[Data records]
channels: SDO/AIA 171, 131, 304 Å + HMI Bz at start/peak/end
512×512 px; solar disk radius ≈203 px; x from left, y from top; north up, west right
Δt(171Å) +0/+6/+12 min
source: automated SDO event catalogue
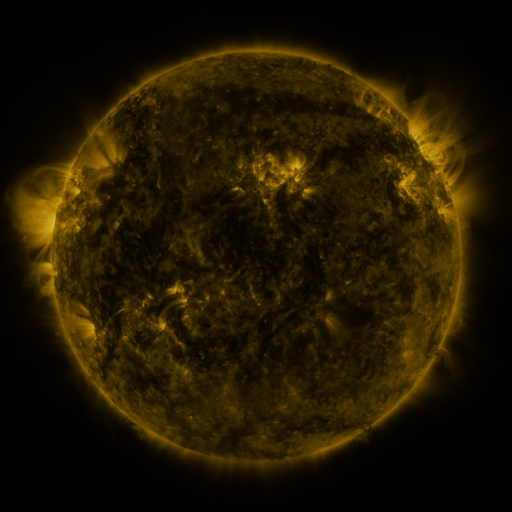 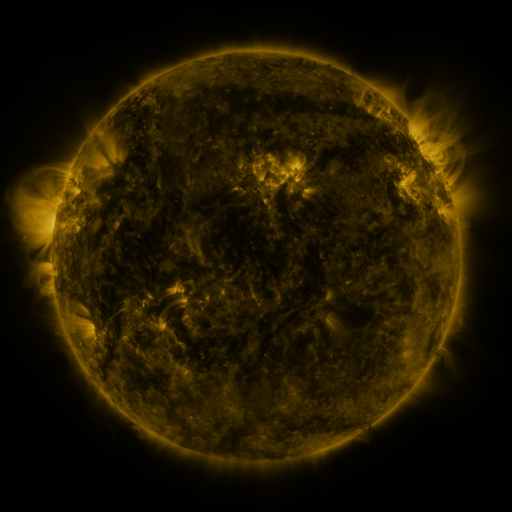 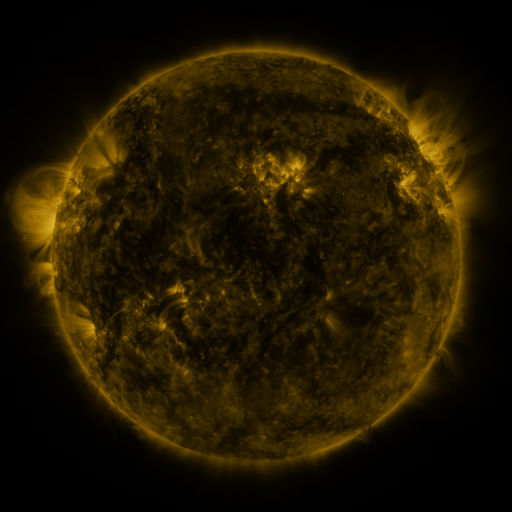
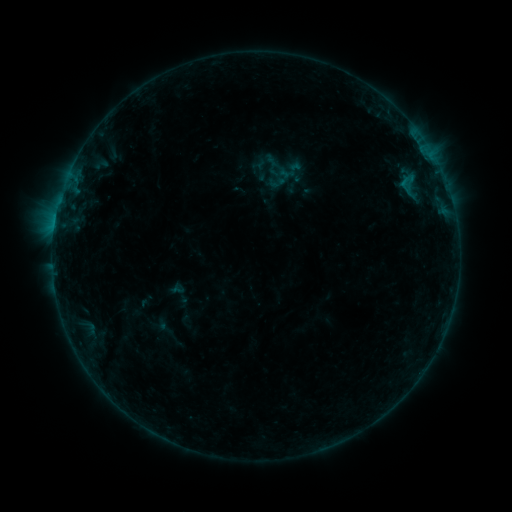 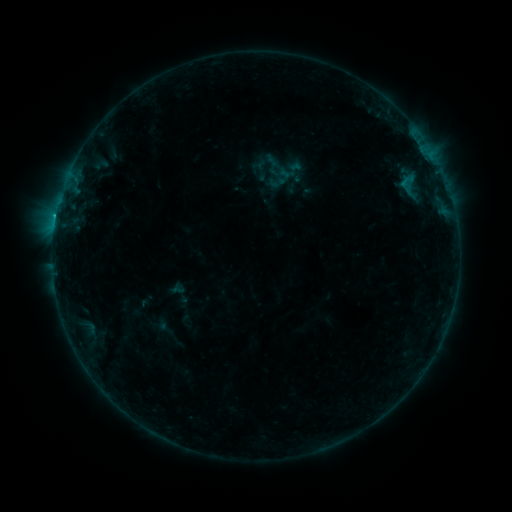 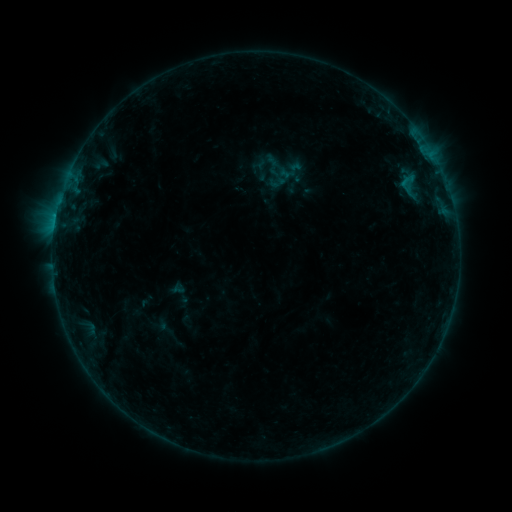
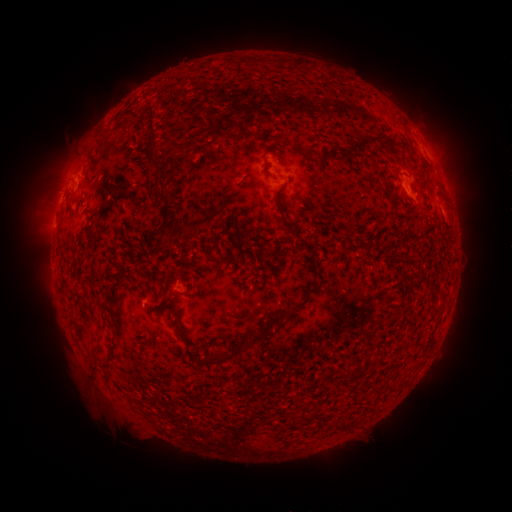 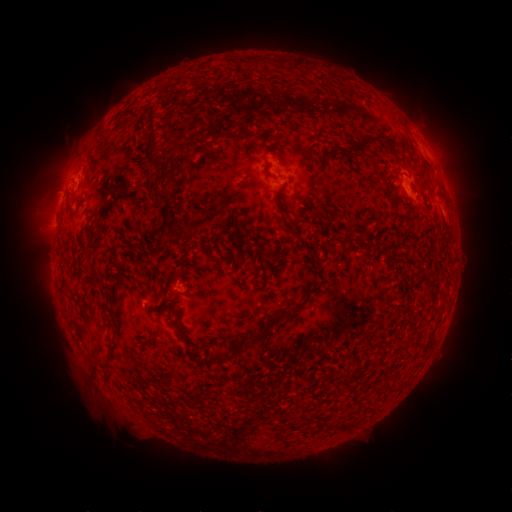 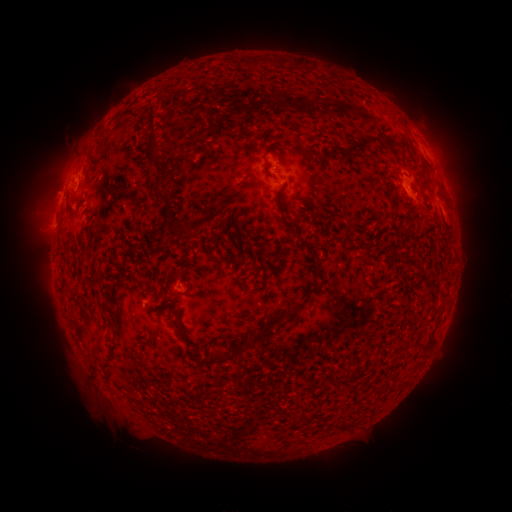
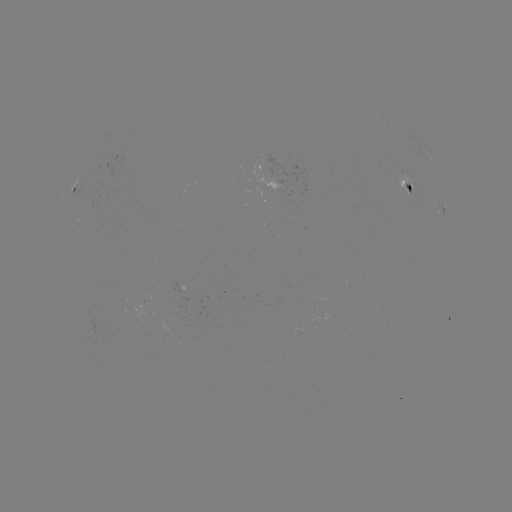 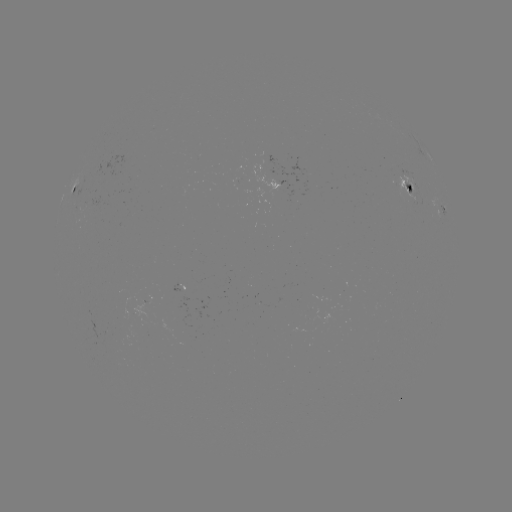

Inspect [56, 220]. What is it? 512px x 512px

▶ [What you will do]
Count the lines of the entries above that contain the string "event", treating uppercase and lowercase as different. Reply with the number only.

▶ [Output of the task]
1